The confirmation that a main-belt asteroid retains mineralogical evidence of ancient water also strengthens the case that water — and by extension, carbon-based chemistry — was widely distributed across the early solar system, not confined to a narrow band close to the Sun. This has implications for understanding how Earth acquired its oceans and organic inventory, and for the broader astrobiological question of how commonly the building blocks of life may arise across planetary systems.
Whether Donaldjohanson’s wobble is representative of contact binary asteroids in general, or whether it reflects something peculiar to this object’s history, is an emerging research question. The SwRI team has raised the possibility that standard rotational-damping models may need revision for peanut-shaped contact binaries — a hypothesis that has not yet been independently confirmed or refuted, and that Lucy’s subsequent flybys may help resolve by providing comparative data from a diverse set of targets.
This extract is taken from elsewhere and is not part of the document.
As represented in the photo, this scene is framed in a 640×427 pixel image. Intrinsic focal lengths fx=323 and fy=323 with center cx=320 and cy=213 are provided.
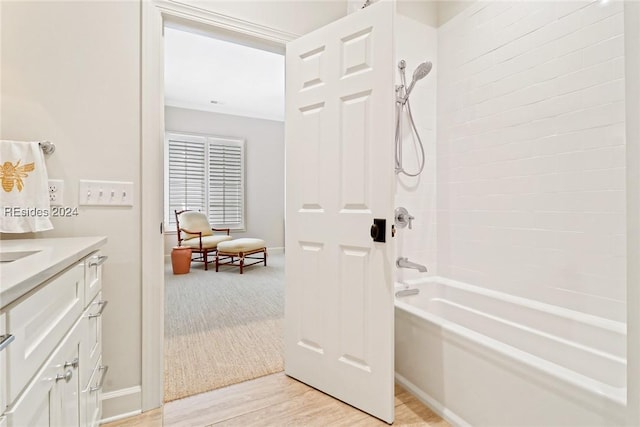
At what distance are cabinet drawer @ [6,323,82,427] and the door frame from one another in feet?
2.02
As the first NASA mission designed to visit multiple distinct asteroid targets in a single grand tour, Lucy is establishing a new template for how planetary science can be conducted efficiently across the solar system. Donaldjohanson’s surprising wobble is already proof that the mission will not simply confirm what scientists thought they knew — and the Trojan asteroids, ancient and unvisited, promise to be far more revealing still.